Having a PMS which is completely customized to business needs, and which ensures that all data collection and distribution remains in complete control of the hotel chain,  makes complete business sense at first glance. The problem most hotel companies come across is the need for continued investment to keep up with the latest technologies and features launched by PMS specialists.

Offering advanced proprietary tech can be attractive. For Oyo, the Indian budget chain, for example, its proprietary tech has been a strong marketing ploy, although its true sophistication is questioned.

We estimate that proprietary systems manage more than three million rooms, or just over 11% of available rooms worldwide. OnQ is the single largest system, with almost all Hilton hotels using it. Marriott is another major player, although it has a number of different systems.  

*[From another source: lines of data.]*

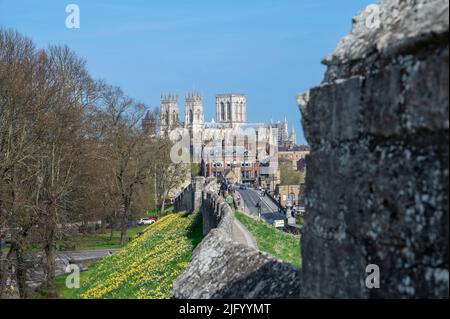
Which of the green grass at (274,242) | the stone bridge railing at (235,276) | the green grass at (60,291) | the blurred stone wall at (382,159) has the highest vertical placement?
the blurred stone wall at (382,159)

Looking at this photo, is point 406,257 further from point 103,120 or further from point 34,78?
Answer: point 103,120

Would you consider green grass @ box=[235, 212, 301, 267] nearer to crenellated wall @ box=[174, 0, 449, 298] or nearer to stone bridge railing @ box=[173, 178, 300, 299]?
stone bridge railing @ box=[173, 178, 300, 299]

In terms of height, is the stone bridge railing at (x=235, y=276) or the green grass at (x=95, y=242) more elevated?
the stone bridge railing at (x=235, y=276)

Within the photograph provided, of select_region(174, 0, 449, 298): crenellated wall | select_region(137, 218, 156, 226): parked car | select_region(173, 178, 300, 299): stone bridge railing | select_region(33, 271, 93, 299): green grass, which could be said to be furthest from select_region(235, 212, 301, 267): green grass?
select_region(137, 218, 156, 226): parked car

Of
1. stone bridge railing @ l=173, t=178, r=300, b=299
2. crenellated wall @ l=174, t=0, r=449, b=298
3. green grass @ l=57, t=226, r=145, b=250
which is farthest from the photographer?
green grass @ l=57, t=226, r=145, b=250

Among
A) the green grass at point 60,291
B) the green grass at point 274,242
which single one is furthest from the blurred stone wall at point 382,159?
the green grass at point 60,291

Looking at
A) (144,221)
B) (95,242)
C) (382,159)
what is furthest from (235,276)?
(144,221)

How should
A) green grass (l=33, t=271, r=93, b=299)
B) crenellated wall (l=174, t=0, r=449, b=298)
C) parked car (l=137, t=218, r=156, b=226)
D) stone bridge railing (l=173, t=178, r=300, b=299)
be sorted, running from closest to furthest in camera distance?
1. crenellated wall (l=174, t=0, r=449, b=298)
2. stone bridge railing (l=173, t=178, r=300, b=299)
3. green grass (l=33, t=271, r=93, b=299)
4. parked car (l=137, t=218, r=156, b=226)

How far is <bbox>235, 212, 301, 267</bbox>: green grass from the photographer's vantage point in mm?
16391

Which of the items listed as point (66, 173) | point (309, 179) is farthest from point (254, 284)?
point (66, 173)

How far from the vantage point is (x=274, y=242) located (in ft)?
62.7

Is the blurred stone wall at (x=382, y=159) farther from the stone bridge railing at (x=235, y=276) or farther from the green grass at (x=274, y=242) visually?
Result: the green grass at (x=274, y=242)

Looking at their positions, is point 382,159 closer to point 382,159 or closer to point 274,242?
point 382,159

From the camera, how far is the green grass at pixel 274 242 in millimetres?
16391
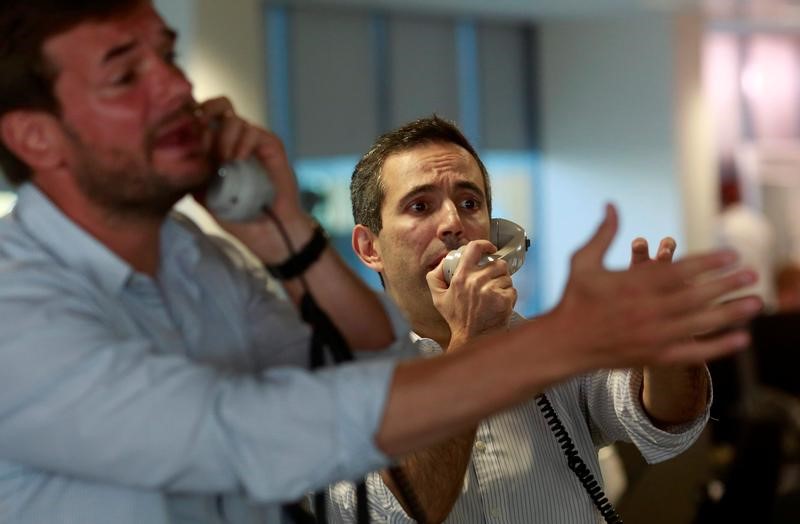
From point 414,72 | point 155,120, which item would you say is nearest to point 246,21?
A: point 414,72

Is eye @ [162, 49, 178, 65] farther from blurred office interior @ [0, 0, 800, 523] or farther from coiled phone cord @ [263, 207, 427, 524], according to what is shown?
blurred office interior @ [0, 0, 800, 523]

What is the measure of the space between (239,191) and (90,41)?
0.66 feet

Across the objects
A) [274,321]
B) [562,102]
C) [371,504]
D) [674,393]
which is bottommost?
[371,504]

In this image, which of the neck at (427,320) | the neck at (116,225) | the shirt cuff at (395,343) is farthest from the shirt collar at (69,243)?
the neck at (427,320)

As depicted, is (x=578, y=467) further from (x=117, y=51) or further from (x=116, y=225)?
(x=117, y=51)

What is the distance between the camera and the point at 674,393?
1.78 m

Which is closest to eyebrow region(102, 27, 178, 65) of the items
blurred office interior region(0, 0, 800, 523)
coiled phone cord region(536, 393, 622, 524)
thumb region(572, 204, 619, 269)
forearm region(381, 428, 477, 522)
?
thumb region(572, 204, 619, 269)

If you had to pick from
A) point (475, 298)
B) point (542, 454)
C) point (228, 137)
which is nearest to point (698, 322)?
point (228, 137)

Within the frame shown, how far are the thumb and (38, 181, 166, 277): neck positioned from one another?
44 centimetres

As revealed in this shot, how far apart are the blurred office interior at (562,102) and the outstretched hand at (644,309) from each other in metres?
6.39

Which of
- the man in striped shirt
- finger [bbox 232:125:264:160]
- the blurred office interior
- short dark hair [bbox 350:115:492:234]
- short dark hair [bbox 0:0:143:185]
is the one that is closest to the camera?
short dark hair [bbox 0:0:143:185]

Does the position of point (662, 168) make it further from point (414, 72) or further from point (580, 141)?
point (414, 72)

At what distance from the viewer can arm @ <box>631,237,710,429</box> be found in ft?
5.82

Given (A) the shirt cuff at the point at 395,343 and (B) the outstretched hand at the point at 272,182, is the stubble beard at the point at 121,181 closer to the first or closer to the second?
(B) the outstretched hand at the point at 272,182
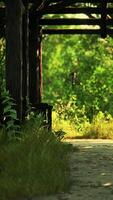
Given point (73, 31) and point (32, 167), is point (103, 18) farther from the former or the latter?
point (32, 167)

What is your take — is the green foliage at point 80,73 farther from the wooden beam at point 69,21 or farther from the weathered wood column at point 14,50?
the weathered wood column at point 14,50

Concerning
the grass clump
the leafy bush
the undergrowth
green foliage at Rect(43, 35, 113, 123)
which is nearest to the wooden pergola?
the grass clump

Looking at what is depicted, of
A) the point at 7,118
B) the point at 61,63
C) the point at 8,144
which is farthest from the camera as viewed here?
the point at 61,63

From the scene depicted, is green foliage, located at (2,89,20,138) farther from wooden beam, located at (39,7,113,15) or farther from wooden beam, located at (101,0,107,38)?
wooden beam, located at (39,7,113,15)

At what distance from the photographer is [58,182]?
281 inches

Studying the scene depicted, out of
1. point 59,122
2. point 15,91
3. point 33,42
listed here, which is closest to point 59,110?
point 59,122

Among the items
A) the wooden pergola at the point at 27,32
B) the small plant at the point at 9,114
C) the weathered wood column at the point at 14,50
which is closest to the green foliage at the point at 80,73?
the wooden pergola at the point at 27,32

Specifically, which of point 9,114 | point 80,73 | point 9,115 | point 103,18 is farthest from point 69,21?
point 80,73

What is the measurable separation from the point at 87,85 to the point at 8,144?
445 inches

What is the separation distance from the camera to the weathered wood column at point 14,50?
9.85m

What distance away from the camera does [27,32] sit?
12031mm

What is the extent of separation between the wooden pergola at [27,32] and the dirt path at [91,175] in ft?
4.66

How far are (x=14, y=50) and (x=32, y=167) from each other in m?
2.98

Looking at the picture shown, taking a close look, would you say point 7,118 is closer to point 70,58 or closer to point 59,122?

Opera Stands Apart From Its Competitors

Oracle OPERA has been the market leader for decades, and it truly stands apart from all its competitors in terms of market share. With an estimated 16% room share, no other player comes close, but the company has struggled to move from a legacy on-premise infrastructure to a cloud-based product, and it is still very much going through this now. This offers opportunities for competitors to outcompete the largest vendor. 

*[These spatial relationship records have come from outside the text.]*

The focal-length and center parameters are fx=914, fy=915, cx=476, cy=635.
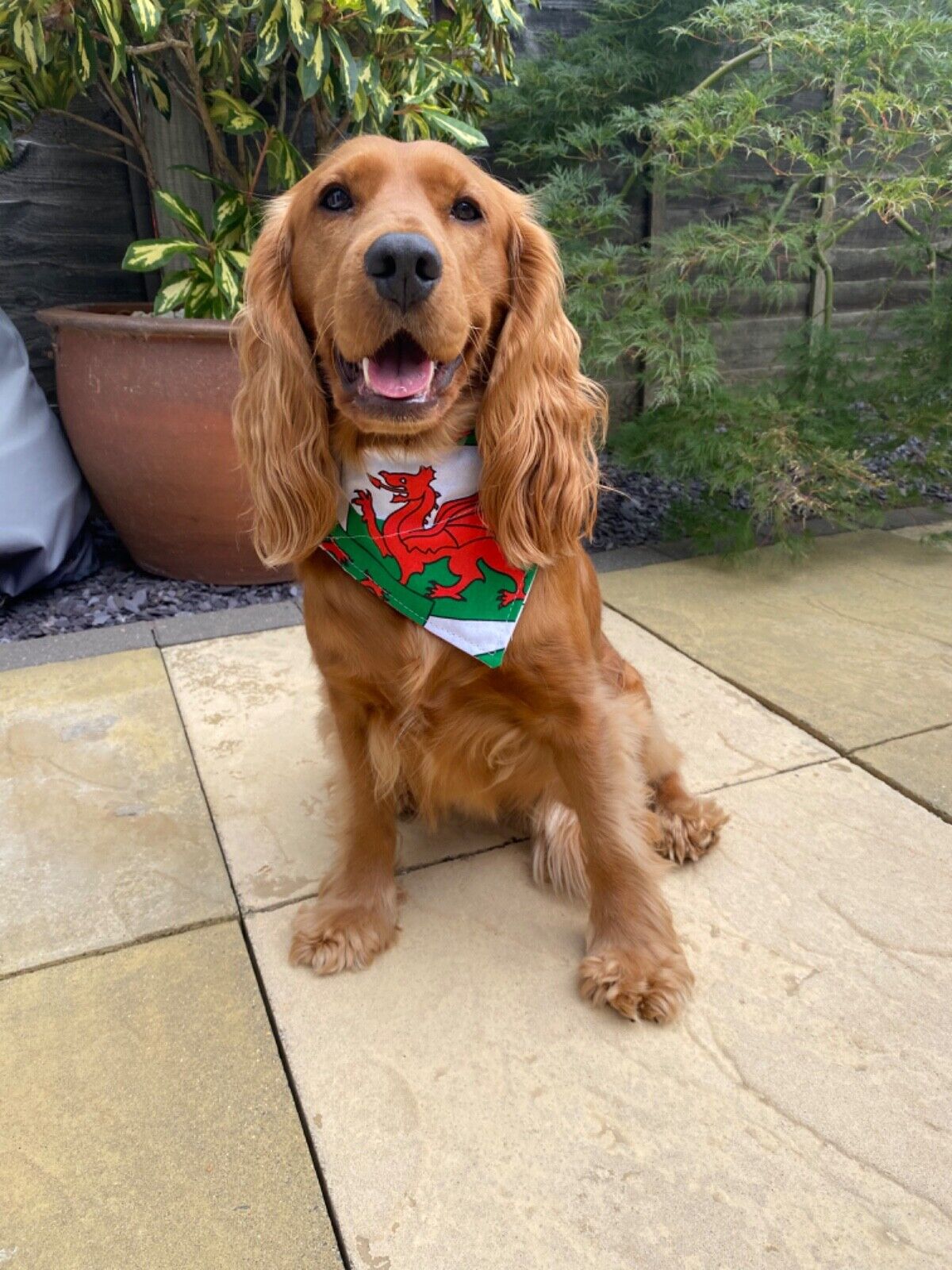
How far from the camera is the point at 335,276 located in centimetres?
159

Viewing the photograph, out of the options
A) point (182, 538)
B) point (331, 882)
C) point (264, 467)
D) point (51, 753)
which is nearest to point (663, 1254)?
point (331, 882)

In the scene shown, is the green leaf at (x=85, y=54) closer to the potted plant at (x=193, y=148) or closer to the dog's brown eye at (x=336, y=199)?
the potted plant at (x=193, y=148)

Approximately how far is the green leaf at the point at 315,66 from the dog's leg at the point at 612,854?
7.52ft

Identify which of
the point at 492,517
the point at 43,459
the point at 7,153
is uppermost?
the point at 7,153

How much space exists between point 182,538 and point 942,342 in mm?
3171

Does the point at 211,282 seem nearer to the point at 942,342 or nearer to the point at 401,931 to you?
the point at 401,931

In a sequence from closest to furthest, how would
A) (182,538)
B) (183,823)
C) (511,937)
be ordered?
(511,937) < (183,823) < (182,538)

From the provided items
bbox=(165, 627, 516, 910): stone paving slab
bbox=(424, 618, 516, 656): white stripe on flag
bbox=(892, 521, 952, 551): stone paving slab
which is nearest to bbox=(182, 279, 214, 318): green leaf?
bbox=(165, 627, 516, 910): stone paving slab

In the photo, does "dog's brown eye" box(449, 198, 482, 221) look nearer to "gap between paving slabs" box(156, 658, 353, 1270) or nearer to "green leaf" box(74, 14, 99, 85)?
"gap between paving slabs" box(156, 658, 353, 1270)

In our top 10 of third-party vendors, Cloudbeds and Mews are the two prime examples of a new breed of vendors which are cloud first and have seen a strong rise in adoption. While they only capture about 2% and 1% of the total rooms, they will increasingly form a serious competitor to the large legacy players like Oracle, but also Protel, Sabre, and Infor.   

Hotel Tech Benchmark Methodology

The Hotel Tech Benchmark by Skift Research is based on a mix of information provided by hotel tech vendors and proprietary data calculations. 

Participating companies have provided extensive information about their operations, including:

  • Historic and current revenues
  • Revenue streams
  • Historic and current employee count
  • Geographic coverage
  • Product breakdown, including software functionality, launch date, pricing models, and integrations
  • No. of hotels and rooms per product

Market sizes and market potential are calculated bottom-up, using information from vendor input as well as publicly available information on company websites and in franchise disclosure agreements. 

The total size of the hotel industry, which informs our ability to calculate market sizes, is a point of contention in the industry. We have used industry sources and our own estimates to determine the size of the hotel industry in terms of hotels and rooms. 

There are many estimates of the number of hotels in the world, with most somewhere between half a million and a million. We collected information from different sources to estimate the total number of hotels worldwide at 600,000

This is much higher than the often quoted STR figure, which is below 200,000. The STR estimate excludes properties with less than 10 rooms, and while known for its strong coverage of highly branded markets like the U.S., struggles to capture more independent markets in Europe and Asia.

Therefore, other sources were taken into consideration. Euromonitor International, a market research company which includes coverage on independent and chained hotels for 100 countries, estimates the market is just short of 600,000. Expedia asserts it has more than 600,000 properties on its platform, although this is likely to include more than just hotels.

Data on the number of rooms also shows extreme differences between sources. STR asserts that the average hotel has 92 rooms, while Euromonitor International puts this figure at 55. As both disregard small properties to different degrees, with STR particularly having limited coverage of independent and smaller hotels, we estimate that the average hotel has 50 rooms, to total 30 million rooms worldwide.

Revenue streams are calculated using input from participating vendors, taking into account the size of each vendor and their revenue breakdown. As participation increases, this data might change.